The average root biomass from the literature has been evaluated for a depth of 0–60 cm (Renius et al. 1992), but since the aim here was to calculate the C input for a depth of just 0–30 cm, the root biomass was rescaled according to the root distribution introduced by Gale and Grigal (1987) (Eq. 4):
$${b}_{r,30}= \frac{1-\left({0.961}^{30}\right)}{1-\left({0.961}^{60}\right)}{b}_{r,cc}$$
(4)
The total belowground biomass \(b\) [Mg DM ha− 1] providing C input to the soil was calculated by totalling the root biomass \({b}_{r}\) and rhizodeposition. Rhizodeposition was assumed to be 31% f the root biomass \({b}_{r,30}\) [Mg DM ha− 1] (Pausch and Kuzyakov 2018). A C content of 47% was asumed for all biomasses to calculate the C input [Mg C ha− 1] (Jacobs et al. 2020).

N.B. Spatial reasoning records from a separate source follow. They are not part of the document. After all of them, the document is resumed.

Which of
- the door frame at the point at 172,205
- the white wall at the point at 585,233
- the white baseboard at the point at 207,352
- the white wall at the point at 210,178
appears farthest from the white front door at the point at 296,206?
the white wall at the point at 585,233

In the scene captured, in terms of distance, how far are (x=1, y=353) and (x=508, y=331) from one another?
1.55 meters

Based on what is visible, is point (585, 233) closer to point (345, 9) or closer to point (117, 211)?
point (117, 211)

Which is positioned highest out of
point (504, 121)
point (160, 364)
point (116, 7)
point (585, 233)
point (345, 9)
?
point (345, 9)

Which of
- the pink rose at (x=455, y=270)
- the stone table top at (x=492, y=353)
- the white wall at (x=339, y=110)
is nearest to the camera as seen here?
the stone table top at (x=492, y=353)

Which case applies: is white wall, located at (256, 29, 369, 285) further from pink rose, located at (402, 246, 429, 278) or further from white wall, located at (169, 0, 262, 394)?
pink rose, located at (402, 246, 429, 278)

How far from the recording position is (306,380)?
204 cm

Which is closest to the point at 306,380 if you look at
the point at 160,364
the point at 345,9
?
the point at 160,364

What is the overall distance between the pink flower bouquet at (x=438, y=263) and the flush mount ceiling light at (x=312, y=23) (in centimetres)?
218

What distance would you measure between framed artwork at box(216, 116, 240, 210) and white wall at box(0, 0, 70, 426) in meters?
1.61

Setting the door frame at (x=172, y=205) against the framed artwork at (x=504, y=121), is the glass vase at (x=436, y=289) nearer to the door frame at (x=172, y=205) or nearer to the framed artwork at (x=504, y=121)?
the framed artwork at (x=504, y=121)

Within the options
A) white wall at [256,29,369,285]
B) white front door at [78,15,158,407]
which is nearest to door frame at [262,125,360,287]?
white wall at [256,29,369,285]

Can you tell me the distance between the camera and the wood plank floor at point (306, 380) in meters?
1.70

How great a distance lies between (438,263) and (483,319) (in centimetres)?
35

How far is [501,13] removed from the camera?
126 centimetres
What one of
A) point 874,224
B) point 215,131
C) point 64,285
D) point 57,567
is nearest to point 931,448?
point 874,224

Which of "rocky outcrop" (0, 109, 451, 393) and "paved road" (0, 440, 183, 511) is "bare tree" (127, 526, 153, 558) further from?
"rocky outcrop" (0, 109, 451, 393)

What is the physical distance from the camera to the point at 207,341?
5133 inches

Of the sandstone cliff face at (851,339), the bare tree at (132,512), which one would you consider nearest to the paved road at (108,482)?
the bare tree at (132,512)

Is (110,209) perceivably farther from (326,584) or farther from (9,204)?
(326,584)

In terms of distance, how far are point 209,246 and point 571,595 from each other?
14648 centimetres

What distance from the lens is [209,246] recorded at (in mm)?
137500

Definition of soil organic carbon sequestration and accumulation potential
We define SOC sequestration potential or SOC accumulation potential as the simulated increase in SOC stocks [Mg C ha− 1] in relation to different scenarios (S6). Recent SOC sequestration by cover crops was accounted for by subtracting the SOC stocks of the no cover crops scenario from the SOC stocks of the business-as-usual scenario. The additional SOC sequestration by cover crops was defined in relation to the business-as-usual scenario and was calculated by subtracting the SOC stocks of the business-as-usual scenario from the SOC stocks simulated with the two scenarios of increased cover crop frequency (simple scenario and ambitious scenario). The total SOC sequestration was calculated by adding together the recent SOC sequestration and the maximum additional SOC sequestration. However, in cases where both the business-as-usual scenario and the ambitious scenario predicted decreasing SOC stocks compared with today, this was no SOC sequestration in a strict sense as C is released to the atmosphere rather than captured in the soil. We referred to these cases as SOC accumulation and reduction of SOC losses instead.
In order to provide annual SOC accumulation rates [Mg C ha− 1 a− 1], the SOC stock increase [Mg C ha− 1] was divided by the corresponding simulated time span [a], assuming a linear increase in SOC stocks over the simulated period of two to 50 years. However, in reality, accumulation rates are nonlinear and decrease over time as SOC stocks reach a new equilibrium.
Software
The simulations were run in R version 4.0.4 (R Core Team 2021). The RothC implementation from the SoilR package (Sierra et al. 2012) and the C-TOOL implementation from Riggers et al. (2019) were used. Visualisation of the results was undertaken with the tidyverse package (Wickham et al. 2019). Errors are given as standard deviation or 95% confidence interval, unless stated otherwise.